I grew up with Chihuahuas. They were all slightly neurotic, absolutely adorable, and categorically alpha females. Chihuahuas come with their own set of personality issues, and it seems like unless they’re raised with other dogs they don’t always play well with others. This is a generalization I realize, but that’s been my experience. A couple of the Chihuahuas in particular went absolutely bat-scat crazy if they ever heard or glimpsed another dog.
Later, I adopted Tessa, a wonderful female mutt (supposedly a Chihuahua-Dachshund-Beagle mix) who was the love of my life. Tessa was definitely an alpha female, although she did okay with some dogs (mostly males). She was quick to go after other females that invaded her space or just looked at her wrong. Tessa and my dad’s Pug, Daphne, got into a horrible fight one time that left one dog with a bleeding ear and the other with a bloody paw. Later, they learned to ignore each other, carefully avoiding eye contact as they gave each other wide berth while passing in the hallway.
Then we adopted Chase, our retired racing male. He is most definitely an alpha male, but it’s interesting to see the way he displays that trait. He can be aggressive with barking and posturing if he’s on the other side of a fence from another dog, but when he’s actually in the presence of another male, other than a growl or two, he never shows any desire to bite or enter into a fight. The clearest sign of Chase exerting his alpha male stance was once when we took him to some friends’ house where there were seven other greyhounds—one of which was clearly the alpha male of the pack. Chase immediately lifted his leg and peed on their couch. Ugh.
Now we have Trinity, our little Italian greyhound, and although she has some food aggression, she is very passive when it comes to other dogs.

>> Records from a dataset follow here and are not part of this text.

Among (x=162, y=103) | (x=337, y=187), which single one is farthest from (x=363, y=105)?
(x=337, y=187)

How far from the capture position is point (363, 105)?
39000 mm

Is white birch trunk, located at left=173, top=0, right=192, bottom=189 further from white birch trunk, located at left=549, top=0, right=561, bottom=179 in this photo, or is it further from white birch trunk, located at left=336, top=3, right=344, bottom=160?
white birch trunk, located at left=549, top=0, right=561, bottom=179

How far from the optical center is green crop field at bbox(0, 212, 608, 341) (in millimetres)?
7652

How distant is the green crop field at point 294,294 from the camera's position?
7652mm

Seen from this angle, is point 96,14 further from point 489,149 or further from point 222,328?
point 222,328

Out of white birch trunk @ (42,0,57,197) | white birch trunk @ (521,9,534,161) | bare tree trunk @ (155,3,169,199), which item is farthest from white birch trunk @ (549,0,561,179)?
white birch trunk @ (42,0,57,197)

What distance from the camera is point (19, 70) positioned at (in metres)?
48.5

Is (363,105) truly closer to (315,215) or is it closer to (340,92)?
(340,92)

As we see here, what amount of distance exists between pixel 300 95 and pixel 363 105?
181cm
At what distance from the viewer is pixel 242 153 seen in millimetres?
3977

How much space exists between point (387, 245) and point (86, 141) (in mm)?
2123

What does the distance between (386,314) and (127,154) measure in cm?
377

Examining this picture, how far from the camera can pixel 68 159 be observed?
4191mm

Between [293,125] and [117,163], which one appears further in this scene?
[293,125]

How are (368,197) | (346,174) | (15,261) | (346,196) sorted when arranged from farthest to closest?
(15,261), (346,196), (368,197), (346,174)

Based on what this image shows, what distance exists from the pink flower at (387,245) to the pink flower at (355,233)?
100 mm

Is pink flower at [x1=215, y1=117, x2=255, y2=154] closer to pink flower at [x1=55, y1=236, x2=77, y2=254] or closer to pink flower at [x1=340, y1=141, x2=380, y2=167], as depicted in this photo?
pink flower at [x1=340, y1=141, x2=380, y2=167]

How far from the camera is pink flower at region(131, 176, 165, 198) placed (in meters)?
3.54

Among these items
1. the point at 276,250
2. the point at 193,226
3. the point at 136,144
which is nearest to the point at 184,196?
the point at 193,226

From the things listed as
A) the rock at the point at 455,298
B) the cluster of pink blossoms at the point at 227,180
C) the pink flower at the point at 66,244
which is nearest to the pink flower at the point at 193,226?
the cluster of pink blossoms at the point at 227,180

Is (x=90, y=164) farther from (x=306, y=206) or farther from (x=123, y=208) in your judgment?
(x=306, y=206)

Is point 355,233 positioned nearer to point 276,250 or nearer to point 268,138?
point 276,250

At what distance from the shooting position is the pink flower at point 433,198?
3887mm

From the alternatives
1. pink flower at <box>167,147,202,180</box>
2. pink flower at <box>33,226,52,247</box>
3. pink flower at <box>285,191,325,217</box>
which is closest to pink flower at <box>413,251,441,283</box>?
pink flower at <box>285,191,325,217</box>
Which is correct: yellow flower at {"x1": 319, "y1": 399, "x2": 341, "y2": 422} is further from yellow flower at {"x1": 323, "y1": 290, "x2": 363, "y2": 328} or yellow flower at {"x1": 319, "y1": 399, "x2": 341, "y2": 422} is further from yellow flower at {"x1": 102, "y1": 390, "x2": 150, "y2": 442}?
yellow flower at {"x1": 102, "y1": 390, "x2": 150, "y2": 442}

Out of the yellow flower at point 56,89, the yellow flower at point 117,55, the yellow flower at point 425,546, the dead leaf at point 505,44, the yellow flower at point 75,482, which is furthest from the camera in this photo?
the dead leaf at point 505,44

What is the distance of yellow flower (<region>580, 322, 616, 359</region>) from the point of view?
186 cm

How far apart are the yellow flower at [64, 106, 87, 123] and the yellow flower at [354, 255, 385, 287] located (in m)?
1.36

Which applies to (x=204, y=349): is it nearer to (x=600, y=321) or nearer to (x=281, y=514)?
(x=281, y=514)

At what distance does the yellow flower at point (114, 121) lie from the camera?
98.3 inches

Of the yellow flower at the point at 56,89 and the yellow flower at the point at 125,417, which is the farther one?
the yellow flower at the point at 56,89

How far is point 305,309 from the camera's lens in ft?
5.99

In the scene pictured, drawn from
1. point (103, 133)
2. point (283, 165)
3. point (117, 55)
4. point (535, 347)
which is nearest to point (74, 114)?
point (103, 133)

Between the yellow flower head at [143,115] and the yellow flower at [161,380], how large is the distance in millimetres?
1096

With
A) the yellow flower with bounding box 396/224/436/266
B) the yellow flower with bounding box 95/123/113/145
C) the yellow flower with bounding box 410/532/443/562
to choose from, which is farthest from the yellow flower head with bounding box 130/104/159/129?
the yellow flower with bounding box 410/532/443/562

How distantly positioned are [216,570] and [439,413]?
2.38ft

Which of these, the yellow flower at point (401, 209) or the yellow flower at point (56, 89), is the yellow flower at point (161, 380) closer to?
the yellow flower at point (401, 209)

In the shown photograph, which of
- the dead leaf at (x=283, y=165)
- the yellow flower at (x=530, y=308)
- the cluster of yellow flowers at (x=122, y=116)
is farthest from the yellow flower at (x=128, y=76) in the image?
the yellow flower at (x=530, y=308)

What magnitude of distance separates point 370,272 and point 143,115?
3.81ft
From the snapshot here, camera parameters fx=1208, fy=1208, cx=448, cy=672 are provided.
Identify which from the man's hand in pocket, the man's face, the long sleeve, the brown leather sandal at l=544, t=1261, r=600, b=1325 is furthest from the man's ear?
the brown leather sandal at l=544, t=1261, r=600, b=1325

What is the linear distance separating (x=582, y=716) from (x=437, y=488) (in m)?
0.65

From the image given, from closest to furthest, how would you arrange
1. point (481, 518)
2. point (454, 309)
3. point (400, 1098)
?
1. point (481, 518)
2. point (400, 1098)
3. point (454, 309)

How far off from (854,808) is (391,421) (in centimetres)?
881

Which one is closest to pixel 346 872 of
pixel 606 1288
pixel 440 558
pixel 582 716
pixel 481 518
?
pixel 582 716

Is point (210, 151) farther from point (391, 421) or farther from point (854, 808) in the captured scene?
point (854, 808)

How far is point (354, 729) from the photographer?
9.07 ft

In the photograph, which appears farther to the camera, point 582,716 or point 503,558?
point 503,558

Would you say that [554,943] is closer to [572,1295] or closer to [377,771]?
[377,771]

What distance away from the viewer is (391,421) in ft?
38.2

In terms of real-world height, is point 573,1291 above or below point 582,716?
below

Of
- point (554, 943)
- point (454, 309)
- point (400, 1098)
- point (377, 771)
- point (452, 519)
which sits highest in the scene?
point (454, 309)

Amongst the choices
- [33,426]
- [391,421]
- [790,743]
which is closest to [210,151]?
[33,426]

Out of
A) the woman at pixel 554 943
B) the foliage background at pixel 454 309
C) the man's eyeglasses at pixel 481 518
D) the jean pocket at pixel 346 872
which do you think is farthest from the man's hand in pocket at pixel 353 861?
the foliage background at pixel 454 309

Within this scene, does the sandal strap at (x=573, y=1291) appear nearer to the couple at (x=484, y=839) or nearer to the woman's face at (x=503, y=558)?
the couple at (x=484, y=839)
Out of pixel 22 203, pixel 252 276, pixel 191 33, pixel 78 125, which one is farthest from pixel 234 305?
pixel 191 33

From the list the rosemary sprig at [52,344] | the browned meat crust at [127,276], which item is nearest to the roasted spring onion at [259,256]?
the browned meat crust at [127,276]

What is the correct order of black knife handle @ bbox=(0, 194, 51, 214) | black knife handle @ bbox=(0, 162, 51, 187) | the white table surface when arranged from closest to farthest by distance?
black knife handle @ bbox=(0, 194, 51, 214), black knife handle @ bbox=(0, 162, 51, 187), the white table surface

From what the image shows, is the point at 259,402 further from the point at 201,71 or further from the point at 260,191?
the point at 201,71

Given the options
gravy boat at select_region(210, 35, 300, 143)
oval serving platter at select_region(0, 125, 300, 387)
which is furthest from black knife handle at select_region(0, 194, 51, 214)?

I’ve never had a submissive female, so it’s interesting to watch her immediately back down and shy away whenever Chase grumbles a warning for her to move away from his bed or bone.
(Trinity--our crazy, funny, submissive girl)
Just like humans, our canine companions all come with different personalities and different ways of showing their idiosyncrasies.
For other dog owners out there, is your dog an alpha or a submissive?